The closing sentences of her statement were perhaps the most searingly honest — and the most poignant. “I’m currently going through the hardest time in my life,” she concluded. “I should not even have to defend myself. But I won’t sit here and allow myself to be dehumanised in such a way.” It is far from the first time that the former teenage reality star has felt the need to provide a counter-narrative to cruel trolls. Only a few days before the Brits, Kelly had to defend her appearance at London Fashion Week after receiving similarly critical comments. “No one deserves this sort of abuse,” she wrote in another social media post.
And in December, in a since-deleted Instagram video, she railed against those scrutinising changes to her body in the wake of her father’s death. “What do you expect me to look like right now?” she asked. “The fact I’m getting out of bed, facing my life and trying should be more than enough.”
Amid all the speculation, what seems all too clear is that Kelly is still in the throes of grief — and that, at a time when she could probably do with public sympathy, she is being treated as some kind of spectacle to gawk at. Weight loss is a very common side effect of grief; appetite sometimes seems to melt away when you are dealing with loss, and there are countless other physical side effects — nausea, tiredness and distraction, to name just a few — that can compound this.
So often, we are expected to bounce back from the death of a loved one in a matter of weeks, if not days; in our emotionally guarded culture, it’s more acceptable to metabolise loss into a more palatable narrative of personal growth over adversity than actually talk about how painful bereavement can be. “People usually say, ‘I’m great,’ (but) I’m not doing so great,” Kelly said at the Grammys last month, which she and her family attended to watch another tribute to Ozzy.
It can’t be easy to have to keep performing your grief — albeit an acceptable version — in the public eye like this.

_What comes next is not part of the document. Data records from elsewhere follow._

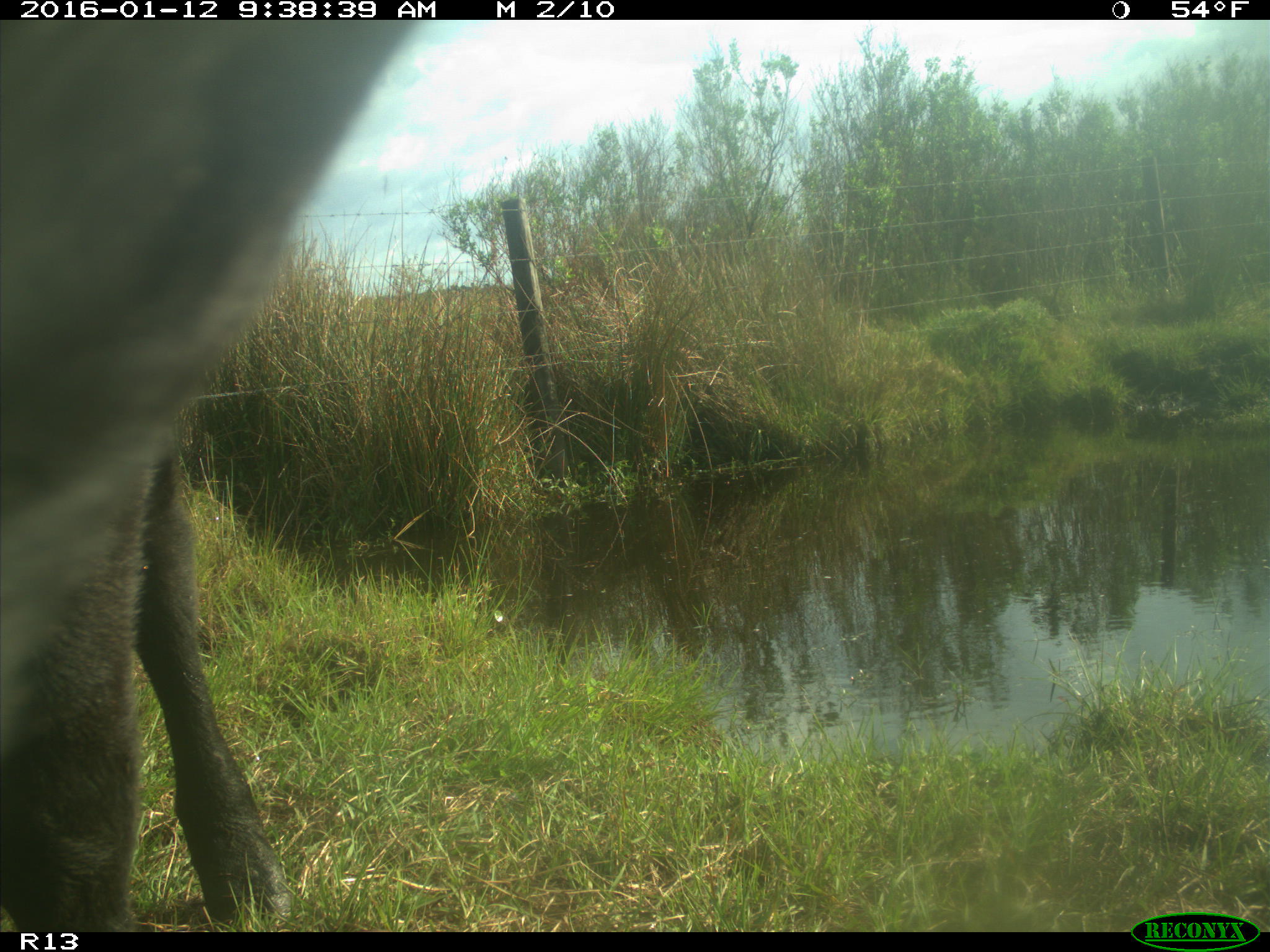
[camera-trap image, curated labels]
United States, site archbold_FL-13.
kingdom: Animalia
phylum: Chordata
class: Mammalia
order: Artiodactyla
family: Bovidae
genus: Bos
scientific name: Bos taurus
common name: domestic cow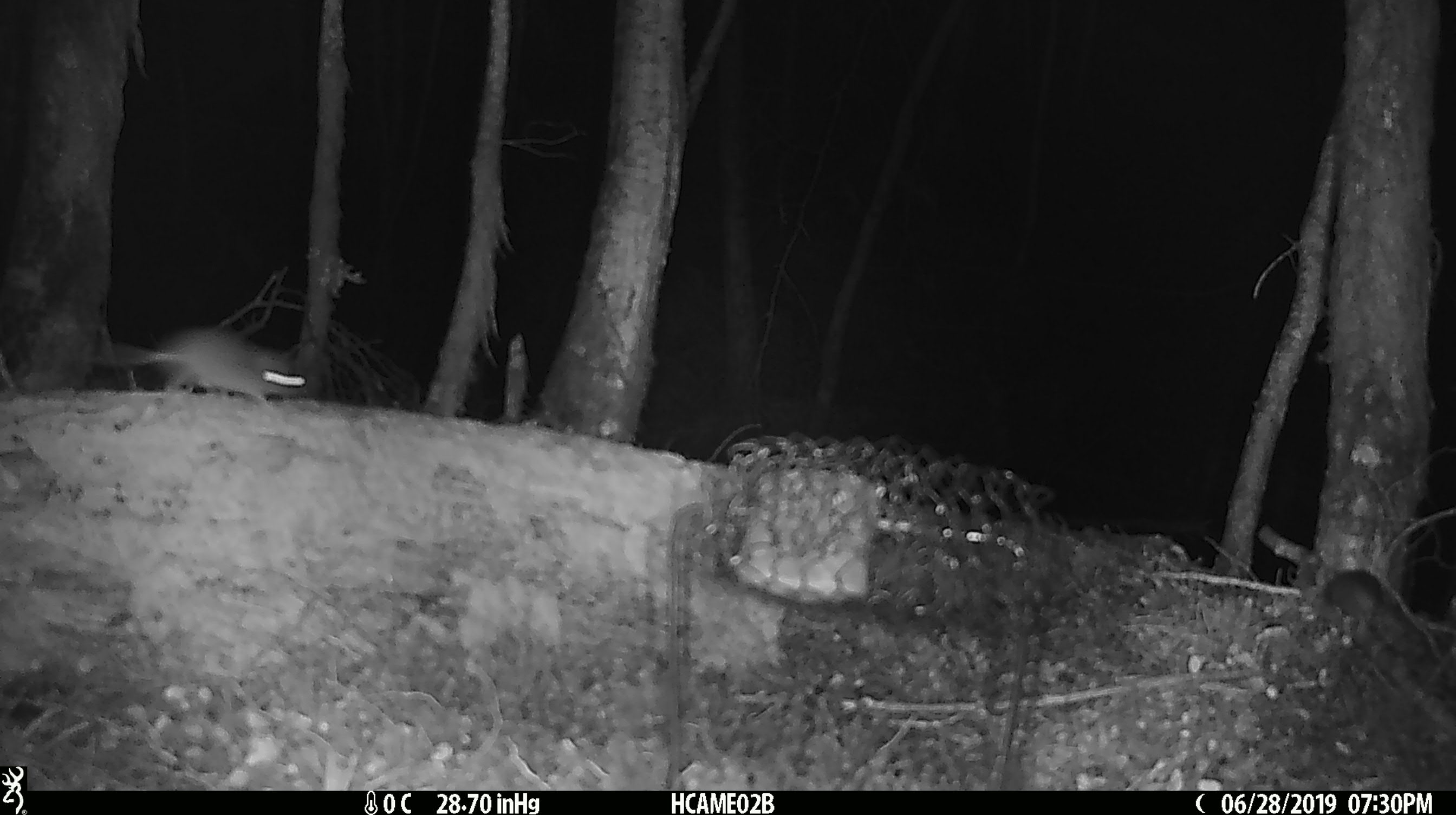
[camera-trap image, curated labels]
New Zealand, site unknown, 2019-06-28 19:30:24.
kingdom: Animalia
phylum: Chordata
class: Mammalia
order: Rodentia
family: Muridae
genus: Mus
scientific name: Mus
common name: mouse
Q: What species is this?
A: Mouse (Mus).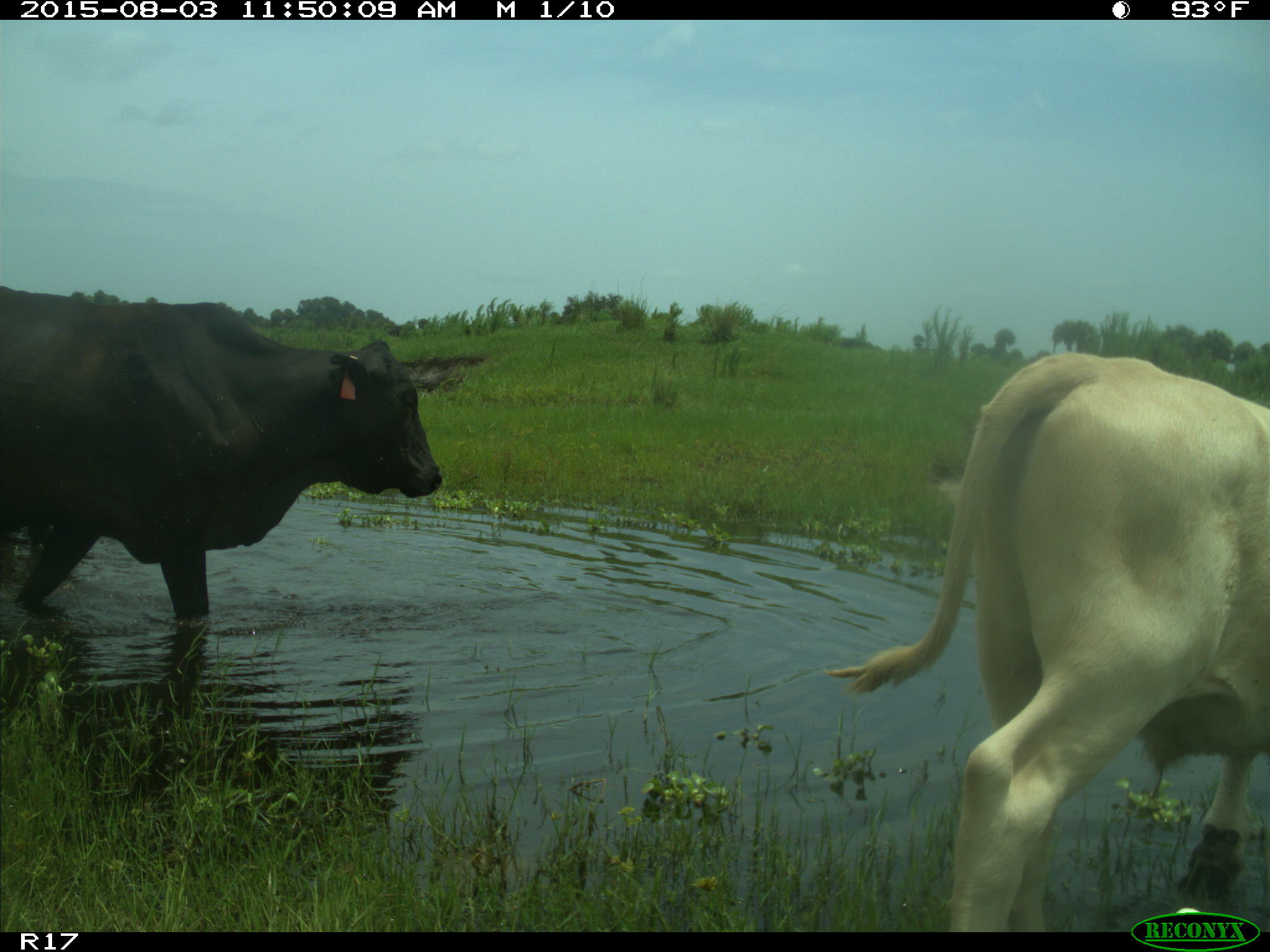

The loss of a parent can be one of the most destabilising events that humans must go through, especially when that bond runs as deep as Kelly’s close relationship with her dad. “If I’ve got a favourite kid, it’s Kelly,” the rocker told Rolling Stone in 2023, adding that they were “like two peas in a pod”; Kelly, meanwhile, hailed her father as her “best friend”.
Born in London in 1984, Kelly is Ozzy and Sharon’s youngest daughter (she has an older sister, Aimee, who opted out of starring on the family’s reality series, and a younger brother, Jack). On screen on The Osbournes, their fly-on-the-wall MTV show, the father-daughter duo seemed to share an offbeat sense of humour along with a fondness for expletives. Kelly’s sharp, sarcastic takedowns provided a counterpoint to her dad’s eccentricities, while Ozzy brought a certain “been there, done that” tolerance to his daughter’s teenage rebellions.
The show, which aired between 2002 and 2005, painted a portrait of a chaotic but loving clan, transplanted from the UK to LA, and set a reality TV template that would later be picked up by the likes of the Kardashians. It also ensured that Kelly’s adolescence was beamed into millions of houses around the world, exposing her to then-unprecedented levels of scrutiny. She went “from no one knowing who I was” to “suddenly being one of the most famous 16-year-olds in the world and not understanding why, everybody wanting something from you and everybody having an opinion on you”, she later said in an interview with Sky.